Lithuania establishes monopoly over waste disposal industry

  • 2014-05-01
  • From wire report

STATE TAKEOVER: Reenergy, which had started construction on a new facility in Vilnius, says a new rule has forced it out of the waste incineration market..

VILNIUS - Reenergy, a company managed by the Icor concern and which had started construction of a waste incineration facility in Vilnius, has appealed to the Secretariat-General of the European Commission due to what it claims as Lithuania’s violation of EU legislation, reports ELTA.
The company was extinguished from the waste incineration market after the Lithuanian government decided that only state-controlled companies may be engaged in waste incineration.

“The state has monopolized the waste incineration market by illegally establishing a monopoly by the state-controlled energy company Lietuvos Energija, and its partner Fortum.

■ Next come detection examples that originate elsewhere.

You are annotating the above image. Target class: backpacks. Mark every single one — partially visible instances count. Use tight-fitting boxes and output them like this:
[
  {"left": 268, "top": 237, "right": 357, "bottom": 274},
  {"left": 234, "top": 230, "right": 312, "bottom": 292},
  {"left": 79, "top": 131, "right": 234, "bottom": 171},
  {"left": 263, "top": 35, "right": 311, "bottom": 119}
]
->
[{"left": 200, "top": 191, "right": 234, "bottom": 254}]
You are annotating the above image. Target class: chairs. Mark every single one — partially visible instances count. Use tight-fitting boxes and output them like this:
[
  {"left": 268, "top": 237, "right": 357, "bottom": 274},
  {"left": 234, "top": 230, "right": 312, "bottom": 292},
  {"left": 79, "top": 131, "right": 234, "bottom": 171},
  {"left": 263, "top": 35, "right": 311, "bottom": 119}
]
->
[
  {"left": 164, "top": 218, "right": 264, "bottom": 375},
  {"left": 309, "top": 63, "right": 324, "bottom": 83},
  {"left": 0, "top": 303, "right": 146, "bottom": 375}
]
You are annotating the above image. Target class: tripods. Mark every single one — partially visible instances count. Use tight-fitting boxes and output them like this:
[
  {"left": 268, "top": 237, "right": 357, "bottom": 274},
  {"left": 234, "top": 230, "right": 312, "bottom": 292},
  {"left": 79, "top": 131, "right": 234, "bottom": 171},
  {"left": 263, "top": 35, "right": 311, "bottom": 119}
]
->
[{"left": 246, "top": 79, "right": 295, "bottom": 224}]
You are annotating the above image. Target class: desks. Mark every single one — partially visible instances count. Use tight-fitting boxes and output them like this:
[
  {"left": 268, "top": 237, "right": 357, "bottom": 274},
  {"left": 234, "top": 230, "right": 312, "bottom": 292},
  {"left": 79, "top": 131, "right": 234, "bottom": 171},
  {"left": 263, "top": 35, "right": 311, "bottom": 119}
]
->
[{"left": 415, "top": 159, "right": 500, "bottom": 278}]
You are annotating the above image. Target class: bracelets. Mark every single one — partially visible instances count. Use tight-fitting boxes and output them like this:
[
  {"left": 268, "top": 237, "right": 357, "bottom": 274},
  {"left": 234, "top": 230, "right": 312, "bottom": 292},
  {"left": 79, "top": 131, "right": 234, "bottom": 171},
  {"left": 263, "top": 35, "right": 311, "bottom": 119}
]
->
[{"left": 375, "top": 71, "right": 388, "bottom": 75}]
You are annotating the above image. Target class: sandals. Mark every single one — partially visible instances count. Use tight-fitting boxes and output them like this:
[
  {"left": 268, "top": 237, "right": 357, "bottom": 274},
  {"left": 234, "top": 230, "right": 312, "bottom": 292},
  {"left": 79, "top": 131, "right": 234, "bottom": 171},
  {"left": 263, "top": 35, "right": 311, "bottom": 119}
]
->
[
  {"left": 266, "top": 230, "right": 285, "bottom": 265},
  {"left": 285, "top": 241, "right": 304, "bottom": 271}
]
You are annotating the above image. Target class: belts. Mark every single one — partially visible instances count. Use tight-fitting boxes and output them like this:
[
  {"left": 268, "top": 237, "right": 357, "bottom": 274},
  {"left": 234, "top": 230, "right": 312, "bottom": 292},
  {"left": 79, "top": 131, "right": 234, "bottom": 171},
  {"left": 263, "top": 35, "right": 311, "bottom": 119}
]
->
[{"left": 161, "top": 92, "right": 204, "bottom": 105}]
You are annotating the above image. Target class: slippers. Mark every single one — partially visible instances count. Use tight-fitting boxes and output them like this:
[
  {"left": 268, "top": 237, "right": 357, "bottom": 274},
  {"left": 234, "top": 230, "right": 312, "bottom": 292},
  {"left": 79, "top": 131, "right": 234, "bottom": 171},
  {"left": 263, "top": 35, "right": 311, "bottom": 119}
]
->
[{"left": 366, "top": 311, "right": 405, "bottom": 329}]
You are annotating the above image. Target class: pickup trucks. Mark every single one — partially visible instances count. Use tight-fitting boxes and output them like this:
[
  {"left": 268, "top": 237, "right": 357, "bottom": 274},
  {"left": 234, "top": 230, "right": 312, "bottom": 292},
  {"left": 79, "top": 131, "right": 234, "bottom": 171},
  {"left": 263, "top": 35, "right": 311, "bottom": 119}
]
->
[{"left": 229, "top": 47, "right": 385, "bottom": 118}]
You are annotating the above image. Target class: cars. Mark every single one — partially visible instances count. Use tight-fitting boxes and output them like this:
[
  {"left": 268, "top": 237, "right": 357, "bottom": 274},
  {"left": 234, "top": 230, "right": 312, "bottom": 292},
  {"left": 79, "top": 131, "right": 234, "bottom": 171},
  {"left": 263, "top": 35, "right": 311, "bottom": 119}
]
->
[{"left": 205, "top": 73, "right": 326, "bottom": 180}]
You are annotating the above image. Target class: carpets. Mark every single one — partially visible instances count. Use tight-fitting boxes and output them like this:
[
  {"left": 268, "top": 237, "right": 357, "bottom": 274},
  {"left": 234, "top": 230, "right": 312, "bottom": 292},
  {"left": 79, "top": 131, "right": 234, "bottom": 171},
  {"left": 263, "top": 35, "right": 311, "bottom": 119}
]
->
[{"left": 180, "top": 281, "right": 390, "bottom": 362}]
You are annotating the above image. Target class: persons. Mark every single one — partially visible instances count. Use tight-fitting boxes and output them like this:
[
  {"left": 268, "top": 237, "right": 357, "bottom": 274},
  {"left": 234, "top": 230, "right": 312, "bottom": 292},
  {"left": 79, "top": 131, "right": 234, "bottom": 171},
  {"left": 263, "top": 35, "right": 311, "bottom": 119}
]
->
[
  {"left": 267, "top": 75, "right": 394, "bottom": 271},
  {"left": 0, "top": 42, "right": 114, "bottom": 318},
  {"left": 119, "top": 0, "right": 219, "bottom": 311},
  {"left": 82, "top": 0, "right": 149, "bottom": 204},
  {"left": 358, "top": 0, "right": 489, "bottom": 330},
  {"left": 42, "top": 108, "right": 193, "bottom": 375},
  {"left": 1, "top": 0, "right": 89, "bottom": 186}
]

We have requested the Secretariat-General to force the state to amend the national legislation, which contradicts EU law and restricts the free movement of capital and competition,” said Raimondas Petreikis, the head of Reenergy.

Fifty-one percent of Reenergy shares are owned by Helvita Holdings, a company registered in the Netherlands and which will bring international arbitration proceedings.
“Currently preparatory work is ongoing. We anticipate the International Center for Settlement of Investment Disputes to find Lithuania guilty of breaching commitments and to award compensation,” stated Petreikis.

Reenergy had planned to invest 250 million litas (72 million euros) into the waste incineration plant.
Meanwhile, the government approved the State Waste Management Plan for 2014-2020, which stipulates that Lithuania’s waste incineration facilities will be allowed to incinerate only local municipal waste.
“The strategy clearly states that waste, or fuel produced from waste, cannot be imported to Lithuania. This means that the capacity of the two planned incineration plants, in Vilnius and Kaunas, will not be higher than the amount of waste that results after sorting,” the Minister of the Environment told the press at the introduction of the waste management plan on April 16.

The Parliament had decided earlier that only companies of national significance, whose 51 percent of shares are owned by the state, will be allowed to incinerate waste. Such facilities should be built in Vilnius and Kaunas. Meanwhile, a waste-fired cogeneration plant owned by energy company Fortum has already been operational for about a year in the Klaipeda Free Economic Zone.

Next, apart from waste incineration, 8 to 10 sorting facilities should be established in the country. They will recycle household waste before it enters landfills. The government expects that textile and food waste will be sorted and recycled separately.

It is projected that by 2020 waste disposal in landfills will constitute 35 percent of to the levels of 2000. In 2016-2020 the amount of total household waste to be recycled, or otherwise used, should grow from 45 to 65 percent of. Whereas, by the end of the decade at least 50 percent of recyclable paper and metal waste will have to be re-used.
Lithuania has committed to the European Union to achieve that by 2030 no household waste at all is disposed of in landfills.